Stored data entries
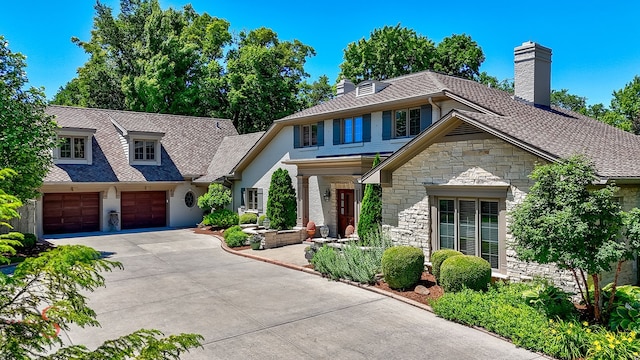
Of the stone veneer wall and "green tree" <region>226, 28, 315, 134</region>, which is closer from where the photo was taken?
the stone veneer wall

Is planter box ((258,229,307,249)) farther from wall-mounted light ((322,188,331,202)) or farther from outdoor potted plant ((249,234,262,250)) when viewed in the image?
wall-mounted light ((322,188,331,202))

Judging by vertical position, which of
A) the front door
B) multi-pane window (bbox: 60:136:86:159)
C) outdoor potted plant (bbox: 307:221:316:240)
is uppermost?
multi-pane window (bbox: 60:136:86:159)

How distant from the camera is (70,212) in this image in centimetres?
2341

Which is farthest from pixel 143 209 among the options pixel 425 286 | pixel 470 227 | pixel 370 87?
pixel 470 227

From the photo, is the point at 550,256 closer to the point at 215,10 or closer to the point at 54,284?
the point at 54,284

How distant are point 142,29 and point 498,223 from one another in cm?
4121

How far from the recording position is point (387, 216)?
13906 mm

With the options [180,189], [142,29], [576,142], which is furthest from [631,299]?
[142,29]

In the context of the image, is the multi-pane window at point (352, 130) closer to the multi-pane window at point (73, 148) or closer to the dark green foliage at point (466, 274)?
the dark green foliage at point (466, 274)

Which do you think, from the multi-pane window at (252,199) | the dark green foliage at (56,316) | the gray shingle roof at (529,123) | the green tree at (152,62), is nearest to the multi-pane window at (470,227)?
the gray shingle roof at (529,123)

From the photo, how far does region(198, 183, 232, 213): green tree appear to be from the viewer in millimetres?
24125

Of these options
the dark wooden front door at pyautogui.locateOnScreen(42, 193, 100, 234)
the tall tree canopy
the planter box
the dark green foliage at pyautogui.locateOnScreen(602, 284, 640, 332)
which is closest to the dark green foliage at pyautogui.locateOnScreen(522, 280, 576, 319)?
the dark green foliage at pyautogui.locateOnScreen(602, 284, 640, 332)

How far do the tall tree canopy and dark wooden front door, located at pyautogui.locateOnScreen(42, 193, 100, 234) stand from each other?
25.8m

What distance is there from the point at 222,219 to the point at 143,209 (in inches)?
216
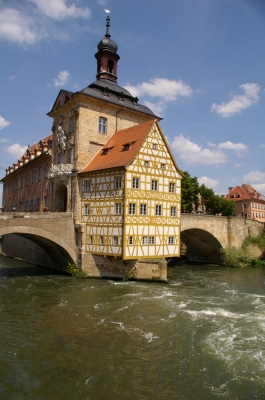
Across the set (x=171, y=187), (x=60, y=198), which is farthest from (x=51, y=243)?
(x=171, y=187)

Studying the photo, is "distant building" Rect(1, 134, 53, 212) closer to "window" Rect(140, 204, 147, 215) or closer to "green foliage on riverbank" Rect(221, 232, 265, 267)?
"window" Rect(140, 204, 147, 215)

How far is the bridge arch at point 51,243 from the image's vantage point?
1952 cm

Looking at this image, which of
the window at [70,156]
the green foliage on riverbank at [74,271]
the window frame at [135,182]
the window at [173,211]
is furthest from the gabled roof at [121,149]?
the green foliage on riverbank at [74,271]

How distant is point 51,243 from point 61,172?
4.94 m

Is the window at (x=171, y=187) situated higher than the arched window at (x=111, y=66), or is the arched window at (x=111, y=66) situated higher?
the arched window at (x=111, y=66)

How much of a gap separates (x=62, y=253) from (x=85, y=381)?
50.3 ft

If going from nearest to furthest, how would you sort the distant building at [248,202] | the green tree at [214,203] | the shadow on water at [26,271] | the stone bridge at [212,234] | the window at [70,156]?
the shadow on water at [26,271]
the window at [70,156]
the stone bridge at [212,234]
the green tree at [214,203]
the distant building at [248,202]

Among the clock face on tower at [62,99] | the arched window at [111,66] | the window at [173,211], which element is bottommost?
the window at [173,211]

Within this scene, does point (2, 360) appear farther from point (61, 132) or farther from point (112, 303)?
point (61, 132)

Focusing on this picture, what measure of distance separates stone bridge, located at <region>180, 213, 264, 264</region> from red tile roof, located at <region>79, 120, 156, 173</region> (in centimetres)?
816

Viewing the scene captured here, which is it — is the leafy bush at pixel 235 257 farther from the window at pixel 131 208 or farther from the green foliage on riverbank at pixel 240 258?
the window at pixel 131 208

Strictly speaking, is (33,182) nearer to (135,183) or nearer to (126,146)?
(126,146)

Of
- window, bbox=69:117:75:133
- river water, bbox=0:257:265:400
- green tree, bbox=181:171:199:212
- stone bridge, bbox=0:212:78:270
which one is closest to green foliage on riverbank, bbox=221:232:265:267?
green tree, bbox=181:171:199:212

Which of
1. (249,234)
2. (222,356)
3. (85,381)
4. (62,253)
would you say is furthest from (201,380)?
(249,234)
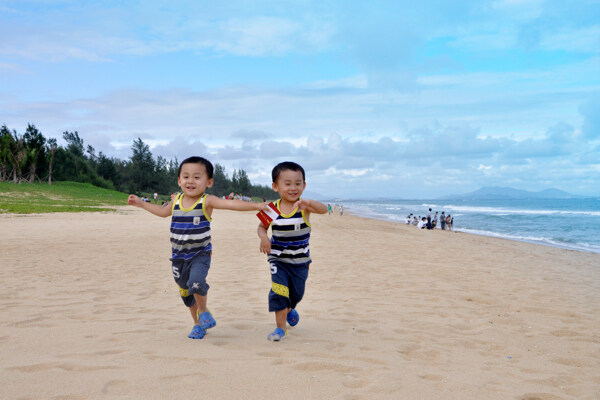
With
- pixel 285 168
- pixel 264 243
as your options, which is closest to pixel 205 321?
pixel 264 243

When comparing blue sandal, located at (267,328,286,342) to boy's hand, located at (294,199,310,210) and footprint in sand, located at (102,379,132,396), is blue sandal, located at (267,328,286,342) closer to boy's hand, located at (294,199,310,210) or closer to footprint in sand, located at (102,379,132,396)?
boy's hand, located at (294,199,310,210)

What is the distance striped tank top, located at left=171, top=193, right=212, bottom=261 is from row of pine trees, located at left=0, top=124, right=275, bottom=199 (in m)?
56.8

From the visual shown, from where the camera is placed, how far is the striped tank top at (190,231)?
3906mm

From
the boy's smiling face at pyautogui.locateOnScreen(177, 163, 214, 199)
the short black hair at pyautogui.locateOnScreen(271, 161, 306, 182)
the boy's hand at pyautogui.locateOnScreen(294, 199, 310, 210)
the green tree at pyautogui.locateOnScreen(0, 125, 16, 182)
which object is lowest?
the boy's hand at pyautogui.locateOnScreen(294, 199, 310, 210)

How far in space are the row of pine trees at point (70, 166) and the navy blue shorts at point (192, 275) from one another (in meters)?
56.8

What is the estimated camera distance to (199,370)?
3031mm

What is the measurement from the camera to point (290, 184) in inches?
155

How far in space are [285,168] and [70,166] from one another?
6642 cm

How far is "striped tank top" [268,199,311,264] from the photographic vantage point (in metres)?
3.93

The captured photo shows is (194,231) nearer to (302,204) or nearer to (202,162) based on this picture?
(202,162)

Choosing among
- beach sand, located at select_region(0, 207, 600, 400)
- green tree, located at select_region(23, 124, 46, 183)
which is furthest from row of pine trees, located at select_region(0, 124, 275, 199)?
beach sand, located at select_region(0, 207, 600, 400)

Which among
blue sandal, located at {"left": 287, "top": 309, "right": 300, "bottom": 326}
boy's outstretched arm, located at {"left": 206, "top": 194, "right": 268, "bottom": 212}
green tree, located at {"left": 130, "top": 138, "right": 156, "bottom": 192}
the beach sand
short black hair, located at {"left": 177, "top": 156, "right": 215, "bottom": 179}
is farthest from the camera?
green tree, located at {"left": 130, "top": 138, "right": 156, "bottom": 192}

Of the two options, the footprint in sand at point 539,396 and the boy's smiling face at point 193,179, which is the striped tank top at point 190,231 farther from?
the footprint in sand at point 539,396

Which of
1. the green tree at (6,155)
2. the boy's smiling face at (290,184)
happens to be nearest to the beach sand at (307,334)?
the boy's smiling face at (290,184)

* * *

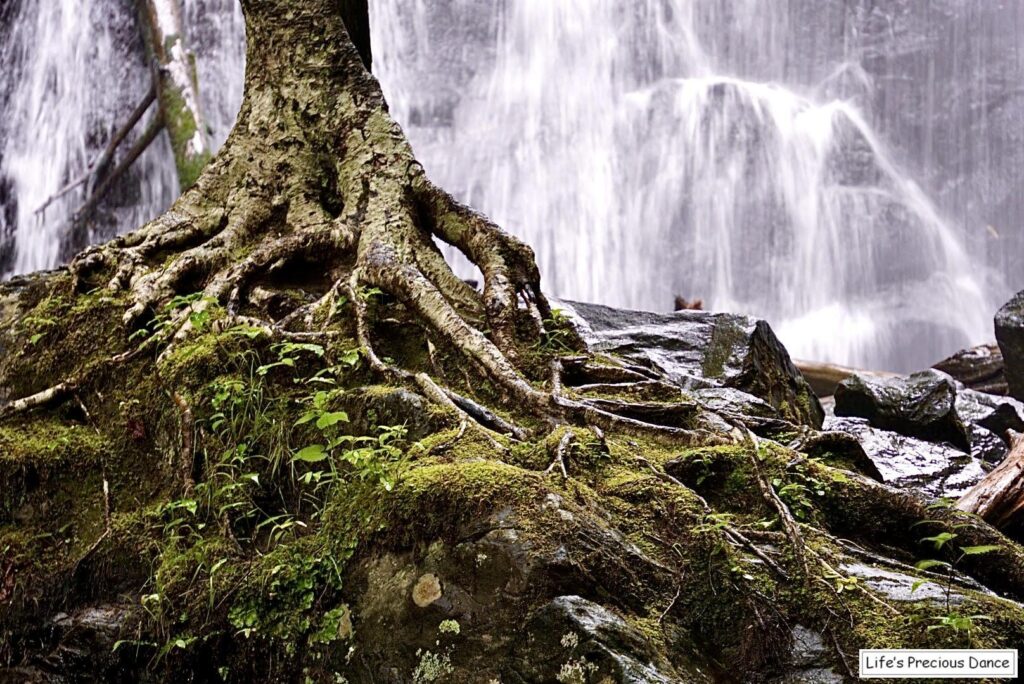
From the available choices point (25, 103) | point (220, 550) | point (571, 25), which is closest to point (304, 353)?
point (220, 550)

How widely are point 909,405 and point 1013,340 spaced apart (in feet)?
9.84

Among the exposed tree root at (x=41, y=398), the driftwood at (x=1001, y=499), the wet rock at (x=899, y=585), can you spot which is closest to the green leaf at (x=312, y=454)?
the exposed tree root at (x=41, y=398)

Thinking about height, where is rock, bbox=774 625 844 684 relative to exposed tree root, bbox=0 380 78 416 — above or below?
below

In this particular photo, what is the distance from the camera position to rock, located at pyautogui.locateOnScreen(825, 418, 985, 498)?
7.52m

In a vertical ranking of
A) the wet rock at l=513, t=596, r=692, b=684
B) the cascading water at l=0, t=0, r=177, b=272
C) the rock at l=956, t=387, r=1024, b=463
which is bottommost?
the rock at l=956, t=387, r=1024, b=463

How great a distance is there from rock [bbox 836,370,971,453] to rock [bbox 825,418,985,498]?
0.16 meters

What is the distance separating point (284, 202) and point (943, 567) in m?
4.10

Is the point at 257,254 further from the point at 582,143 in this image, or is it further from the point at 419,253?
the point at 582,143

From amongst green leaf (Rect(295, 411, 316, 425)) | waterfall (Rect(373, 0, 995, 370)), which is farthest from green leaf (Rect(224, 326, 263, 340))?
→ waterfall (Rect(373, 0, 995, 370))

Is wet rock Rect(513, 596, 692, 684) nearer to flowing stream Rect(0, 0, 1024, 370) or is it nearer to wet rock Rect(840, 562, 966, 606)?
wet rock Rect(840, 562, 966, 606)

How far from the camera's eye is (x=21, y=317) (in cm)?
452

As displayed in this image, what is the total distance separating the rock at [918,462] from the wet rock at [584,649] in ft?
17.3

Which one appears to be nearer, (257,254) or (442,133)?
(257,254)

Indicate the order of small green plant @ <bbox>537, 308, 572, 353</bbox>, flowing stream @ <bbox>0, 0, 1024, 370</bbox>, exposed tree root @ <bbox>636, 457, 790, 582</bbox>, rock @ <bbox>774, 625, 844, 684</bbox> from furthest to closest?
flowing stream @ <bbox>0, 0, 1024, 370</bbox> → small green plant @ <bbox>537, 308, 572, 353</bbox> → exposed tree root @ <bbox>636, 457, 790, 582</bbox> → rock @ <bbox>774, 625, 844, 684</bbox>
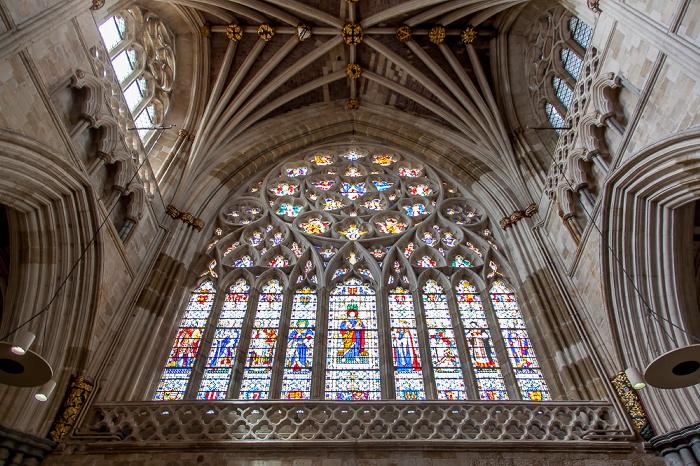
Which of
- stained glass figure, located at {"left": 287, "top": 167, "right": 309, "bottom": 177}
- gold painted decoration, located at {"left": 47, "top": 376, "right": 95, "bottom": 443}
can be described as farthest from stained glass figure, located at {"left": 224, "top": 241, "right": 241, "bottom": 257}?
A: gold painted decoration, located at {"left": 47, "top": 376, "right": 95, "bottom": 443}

* * *

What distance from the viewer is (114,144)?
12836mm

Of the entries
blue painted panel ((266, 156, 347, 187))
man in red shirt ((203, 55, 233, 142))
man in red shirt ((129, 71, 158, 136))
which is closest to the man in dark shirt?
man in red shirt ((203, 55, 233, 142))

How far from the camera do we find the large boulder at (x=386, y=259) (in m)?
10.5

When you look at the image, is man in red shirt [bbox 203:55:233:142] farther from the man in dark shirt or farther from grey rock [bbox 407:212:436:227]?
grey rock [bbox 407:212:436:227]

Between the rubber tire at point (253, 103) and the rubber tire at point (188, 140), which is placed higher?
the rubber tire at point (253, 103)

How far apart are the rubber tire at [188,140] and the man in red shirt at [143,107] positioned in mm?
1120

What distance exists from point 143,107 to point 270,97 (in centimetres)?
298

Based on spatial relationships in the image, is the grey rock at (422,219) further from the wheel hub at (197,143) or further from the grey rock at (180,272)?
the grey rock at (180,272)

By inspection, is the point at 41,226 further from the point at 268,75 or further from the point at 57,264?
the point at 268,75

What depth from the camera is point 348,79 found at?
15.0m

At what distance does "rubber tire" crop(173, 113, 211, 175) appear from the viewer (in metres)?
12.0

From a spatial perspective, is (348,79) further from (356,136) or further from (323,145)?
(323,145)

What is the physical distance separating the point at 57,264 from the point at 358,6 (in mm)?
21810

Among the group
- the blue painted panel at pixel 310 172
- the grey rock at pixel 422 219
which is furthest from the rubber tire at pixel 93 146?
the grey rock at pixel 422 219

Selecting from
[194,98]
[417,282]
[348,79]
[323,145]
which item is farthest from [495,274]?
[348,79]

- **Instructions to follow**: Show every line of the rows above that contains the string "inches".

- **Response for this exercise**:
What distance is there from the point at 222,219 to the point at 143,209 (in inches)?
What is the measurement from the camera to point (290, 184) in inches?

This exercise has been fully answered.